-- Records shown start --

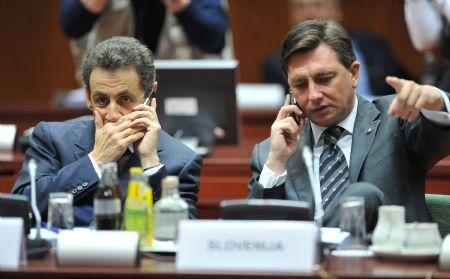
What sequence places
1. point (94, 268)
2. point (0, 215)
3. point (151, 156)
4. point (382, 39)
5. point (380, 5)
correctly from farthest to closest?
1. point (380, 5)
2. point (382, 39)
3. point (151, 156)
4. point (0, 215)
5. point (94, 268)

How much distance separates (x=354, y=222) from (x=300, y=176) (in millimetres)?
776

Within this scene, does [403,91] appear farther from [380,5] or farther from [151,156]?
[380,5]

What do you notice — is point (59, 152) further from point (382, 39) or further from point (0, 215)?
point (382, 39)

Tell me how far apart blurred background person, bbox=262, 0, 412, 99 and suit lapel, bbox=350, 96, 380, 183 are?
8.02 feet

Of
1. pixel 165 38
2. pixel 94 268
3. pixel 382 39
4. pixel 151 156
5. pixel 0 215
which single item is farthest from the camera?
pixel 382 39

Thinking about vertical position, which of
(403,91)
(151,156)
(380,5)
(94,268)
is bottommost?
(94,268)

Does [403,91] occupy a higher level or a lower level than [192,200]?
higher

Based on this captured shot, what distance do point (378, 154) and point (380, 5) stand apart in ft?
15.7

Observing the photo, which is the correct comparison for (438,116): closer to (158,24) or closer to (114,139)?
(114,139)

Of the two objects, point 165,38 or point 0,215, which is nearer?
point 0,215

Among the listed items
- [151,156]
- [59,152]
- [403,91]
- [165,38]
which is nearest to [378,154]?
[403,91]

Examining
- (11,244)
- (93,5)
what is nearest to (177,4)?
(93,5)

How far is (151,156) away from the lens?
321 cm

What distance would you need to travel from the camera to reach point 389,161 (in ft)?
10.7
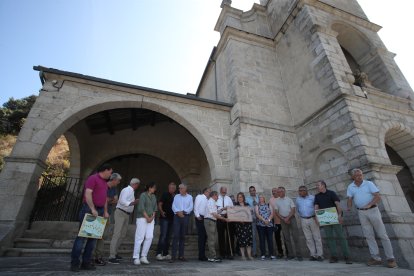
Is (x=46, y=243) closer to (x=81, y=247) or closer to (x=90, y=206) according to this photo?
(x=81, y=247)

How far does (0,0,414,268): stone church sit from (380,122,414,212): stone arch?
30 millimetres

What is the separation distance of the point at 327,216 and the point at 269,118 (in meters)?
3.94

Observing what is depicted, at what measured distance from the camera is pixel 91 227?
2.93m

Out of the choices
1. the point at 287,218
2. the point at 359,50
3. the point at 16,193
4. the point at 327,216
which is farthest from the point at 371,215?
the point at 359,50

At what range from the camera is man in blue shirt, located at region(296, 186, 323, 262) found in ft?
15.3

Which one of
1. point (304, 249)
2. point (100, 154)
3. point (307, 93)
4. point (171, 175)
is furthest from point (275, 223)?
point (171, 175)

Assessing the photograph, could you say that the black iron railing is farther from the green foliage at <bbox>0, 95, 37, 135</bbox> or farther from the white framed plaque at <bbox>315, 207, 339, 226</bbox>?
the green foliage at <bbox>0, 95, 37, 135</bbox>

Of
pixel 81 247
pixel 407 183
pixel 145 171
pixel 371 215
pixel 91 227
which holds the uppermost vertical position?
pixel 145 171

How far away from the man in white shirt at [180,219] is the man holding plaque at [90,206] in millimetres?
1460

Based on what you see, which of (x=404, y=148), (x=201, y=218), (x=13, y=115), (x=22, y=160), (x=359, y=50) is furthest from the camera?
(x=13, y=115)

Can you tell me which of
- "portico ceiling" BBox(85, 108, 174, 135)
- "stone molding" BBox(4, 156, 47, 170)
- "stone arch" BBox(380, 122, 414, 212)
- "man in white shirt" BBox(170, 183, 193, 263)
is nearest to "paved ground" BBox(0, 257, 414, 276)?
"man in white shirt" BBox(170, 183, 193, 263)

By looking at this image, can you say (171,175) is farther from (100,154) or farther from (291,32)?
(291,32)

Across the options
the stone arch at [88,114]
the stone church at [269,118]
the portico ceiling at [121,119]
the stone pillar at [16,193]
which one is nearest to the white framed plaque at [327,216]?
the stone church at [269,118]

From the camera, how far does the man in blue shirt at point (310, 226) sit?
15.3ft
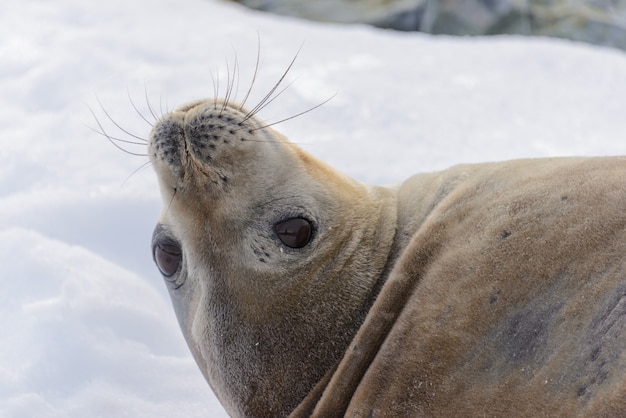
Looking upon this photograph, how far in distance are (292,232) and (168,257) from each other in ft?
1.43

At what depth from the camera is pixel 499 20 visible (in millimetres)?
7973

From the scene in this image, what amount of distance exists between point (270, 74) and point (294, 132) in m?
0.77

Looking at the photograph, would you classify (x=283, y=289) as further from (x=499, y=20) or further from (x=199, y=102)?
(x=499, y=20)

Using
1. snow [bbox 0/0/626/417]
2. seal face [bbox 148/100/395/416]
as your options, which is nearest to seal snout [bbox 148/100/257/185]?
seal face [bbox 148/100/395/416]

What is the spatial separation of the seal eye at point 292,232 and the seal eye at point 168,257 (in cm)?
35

-- Records shown end --
-- Records shown start --

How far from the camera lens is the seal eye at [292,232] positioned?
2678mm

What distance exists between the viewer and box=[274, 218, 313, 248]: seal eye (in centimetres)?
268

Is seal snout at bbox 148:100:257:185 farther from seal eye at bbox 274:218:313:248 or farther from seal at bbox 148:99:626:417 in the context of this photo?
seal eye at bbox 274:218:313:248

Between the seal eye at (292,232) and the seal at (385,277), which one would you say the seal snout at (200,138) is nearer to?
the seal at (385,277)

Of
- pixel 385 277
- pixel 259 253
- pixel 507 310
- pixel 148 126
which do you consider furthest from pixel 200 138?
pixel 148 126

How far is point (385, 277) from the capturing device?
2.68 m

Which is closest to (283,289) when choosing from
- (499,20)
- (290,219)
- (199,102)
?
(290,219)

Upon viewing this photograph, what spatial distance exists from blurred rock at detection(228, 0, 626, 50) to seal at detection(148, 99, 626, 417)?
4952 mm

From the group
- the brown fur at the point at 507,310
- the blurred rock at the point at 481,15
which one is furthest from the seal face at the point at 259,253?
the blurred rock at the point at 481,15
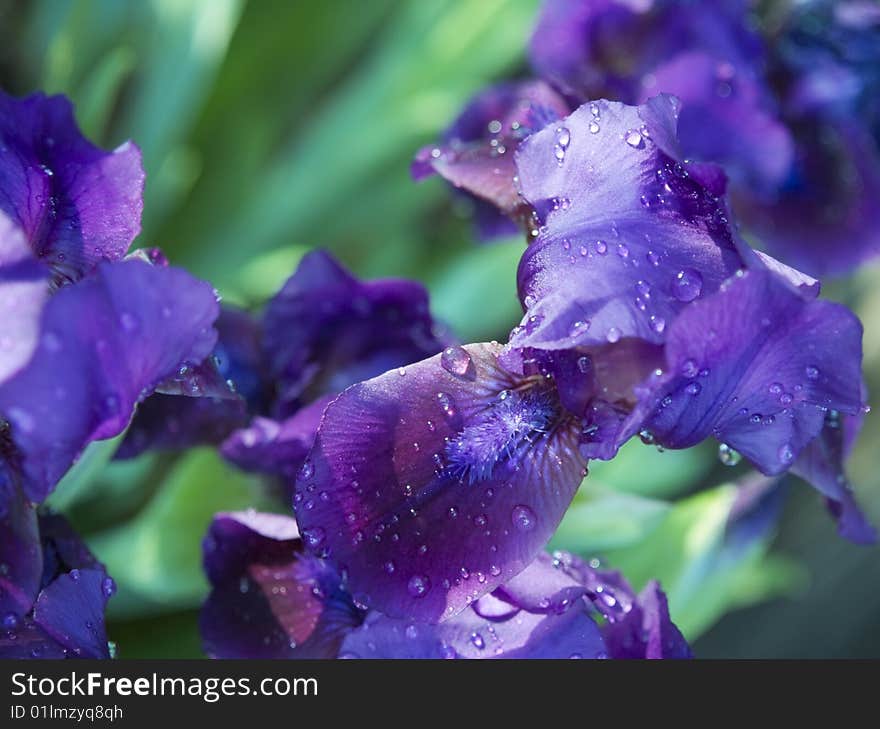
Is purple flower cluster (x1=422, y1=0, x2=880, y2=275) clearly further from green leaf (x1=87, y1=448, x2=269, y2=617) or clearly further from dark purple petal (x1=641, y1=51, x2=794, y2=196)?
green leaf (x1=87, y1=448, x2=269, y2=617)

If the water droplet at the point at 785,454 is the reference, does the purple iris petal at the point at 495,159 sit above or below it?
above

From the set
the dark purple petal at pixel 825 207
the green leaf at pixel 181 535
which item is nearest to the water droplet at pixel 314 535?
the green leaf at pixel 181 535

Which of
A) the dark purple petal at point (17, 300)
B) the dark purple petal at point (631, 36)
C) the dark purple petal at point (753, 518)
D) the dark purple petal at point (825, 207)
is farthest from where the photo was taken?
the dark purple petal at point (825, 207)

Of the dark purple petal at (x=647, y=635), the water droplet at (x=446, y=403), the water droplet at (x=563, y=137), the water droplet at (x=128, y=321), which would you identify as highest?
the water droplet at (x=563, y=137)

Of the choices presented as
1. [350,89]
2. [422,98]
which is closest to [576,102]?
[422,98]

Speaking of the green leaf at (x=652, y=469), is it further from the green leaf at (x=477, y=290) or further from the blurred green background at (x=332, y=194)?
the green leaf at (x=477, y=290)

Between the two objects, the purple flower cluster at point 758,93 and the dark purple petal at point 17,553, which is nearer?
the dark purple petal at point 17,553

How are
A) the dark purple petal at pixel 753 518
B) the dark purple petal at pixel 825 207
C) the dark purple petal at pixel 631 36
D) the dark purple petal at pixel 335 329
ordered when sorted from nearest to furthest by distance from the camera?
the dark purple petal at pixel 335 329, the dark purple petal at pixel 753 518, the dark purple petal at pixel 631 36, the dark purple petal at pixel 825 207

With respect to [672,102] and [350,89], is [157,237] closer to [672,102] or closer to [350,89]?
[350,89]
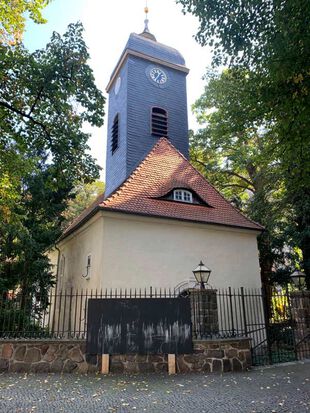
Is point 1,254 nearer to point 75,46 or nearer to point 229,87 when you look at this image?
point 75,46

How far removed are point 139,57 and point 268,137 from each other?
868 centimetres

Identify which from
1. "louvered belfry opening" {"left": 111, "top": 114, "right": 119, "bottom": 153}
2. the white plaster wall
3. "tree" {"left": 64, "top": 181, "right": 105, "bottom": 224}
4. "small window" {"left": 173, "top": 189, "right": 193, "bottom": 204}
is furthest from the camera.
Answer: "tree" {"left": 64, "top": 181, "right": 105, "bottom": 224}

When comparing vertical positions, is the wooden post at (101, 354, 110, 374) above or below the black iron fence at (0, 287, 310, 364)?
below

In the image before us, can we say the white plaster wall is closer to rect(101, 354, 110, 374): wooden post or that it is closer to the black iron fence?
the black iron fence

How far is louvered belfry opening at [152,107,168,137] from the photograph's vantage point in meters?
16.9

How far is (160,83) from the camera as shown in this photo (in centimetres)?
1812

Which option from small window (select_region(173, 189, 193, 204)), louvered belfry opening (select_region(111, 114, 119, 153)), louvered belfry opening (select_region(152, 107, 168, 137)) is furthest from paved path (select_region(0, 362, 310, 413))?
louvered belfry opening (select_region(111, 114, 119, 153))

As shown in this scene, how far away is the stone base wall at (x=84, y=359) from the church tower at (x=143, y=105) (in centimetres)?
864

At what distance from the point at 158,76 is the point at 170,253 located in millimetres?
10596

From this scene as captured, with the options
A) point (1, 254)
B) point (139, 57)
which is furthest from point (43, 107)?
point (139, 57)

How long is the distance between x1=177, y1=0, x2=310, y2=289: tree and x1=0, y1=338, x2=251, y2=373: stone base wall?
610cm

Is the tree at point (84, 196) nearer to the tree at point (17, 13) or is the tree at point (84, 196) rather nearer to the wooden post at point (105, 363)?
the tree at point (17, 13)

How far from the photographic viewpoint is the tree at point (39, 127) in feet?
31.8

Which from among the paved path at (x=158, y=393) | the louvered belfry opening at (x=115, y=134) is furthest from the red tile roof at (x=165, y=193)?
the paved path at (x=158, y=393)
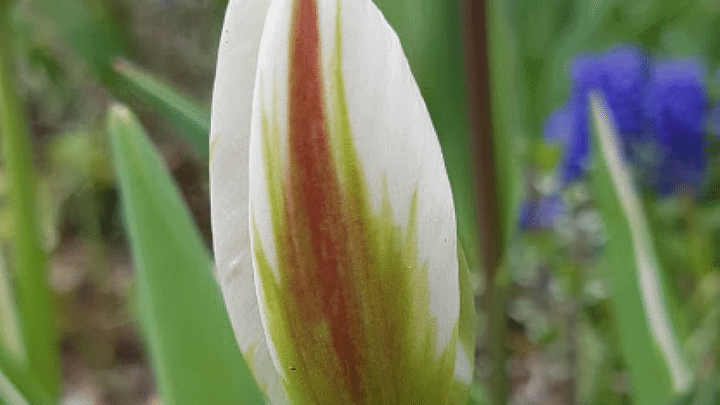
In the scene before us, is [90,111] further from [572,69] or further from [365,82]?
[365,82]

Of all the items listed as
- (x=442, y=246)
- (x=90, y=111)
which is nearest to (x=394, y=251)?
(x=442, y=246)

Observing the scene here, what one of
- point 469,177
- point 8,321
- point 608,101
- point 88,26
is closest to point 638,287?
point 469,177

-- Records shown end --
-- Records shown start --

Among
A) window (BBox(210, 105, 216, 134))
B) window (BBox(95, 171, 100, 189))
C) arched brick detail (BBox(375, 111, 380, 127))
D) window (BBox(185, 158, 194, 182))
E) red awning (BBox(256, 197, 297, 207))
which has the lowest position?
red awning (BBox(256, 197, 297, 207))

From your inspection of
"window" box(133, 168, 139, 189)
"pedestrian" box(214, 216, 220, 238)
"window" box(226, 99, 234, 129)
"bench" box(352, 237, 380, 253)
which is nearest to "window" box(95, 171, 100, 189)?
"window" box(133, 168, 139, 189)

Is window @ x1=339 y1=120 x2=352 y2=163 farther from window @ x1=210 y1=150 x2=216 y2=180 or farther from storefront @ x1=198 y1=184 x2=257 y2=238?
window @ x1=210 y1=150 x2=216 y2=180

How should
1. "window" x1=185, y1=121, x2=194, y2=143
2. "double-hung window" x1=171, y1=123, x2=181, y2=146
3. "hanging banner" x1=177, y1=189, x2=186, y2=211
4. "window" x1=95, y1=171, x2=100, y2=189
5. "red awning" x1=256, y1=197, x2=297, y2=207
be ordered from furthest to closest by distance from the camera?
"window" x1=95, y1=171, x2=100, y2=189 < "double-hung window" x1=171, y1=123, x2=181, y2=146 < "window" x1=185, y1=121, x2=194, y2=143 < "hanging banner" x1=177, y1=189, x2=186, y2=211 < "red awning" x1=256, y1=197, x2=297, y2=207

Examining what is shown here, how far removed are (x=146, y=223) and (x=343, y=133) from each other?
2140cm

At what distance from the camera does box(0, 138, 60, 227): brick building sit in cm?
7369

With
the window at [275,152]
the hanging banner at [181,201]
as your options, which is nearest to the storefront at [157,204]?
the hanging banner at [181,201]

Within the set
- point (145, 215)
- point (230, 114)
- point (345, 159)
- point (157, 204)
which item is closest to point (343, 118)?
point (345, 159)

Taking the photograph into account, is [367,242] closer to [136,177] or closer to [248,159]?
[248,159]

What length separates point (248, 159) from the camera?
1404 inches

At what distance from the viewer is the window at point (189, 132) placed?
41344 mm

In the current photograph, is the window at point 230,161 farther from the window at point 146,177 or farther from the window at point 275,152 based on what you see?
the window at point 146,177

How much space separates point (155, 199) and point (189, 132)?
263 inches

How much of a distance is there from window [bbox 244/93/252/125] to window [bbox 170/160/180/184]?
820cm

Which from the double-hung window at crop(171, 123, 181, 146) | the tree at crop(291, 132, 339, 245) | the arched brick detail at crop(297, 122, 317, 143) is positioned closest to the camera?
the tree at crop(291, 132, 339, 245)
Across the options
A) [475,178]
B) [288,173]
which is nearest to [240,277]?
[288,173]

-- Records shown end --

### Task objective
Determine how many lines of the data contain the string "plaque", treating uppercase and lowercase letters as distinct. Give only the number.

### Task answer
3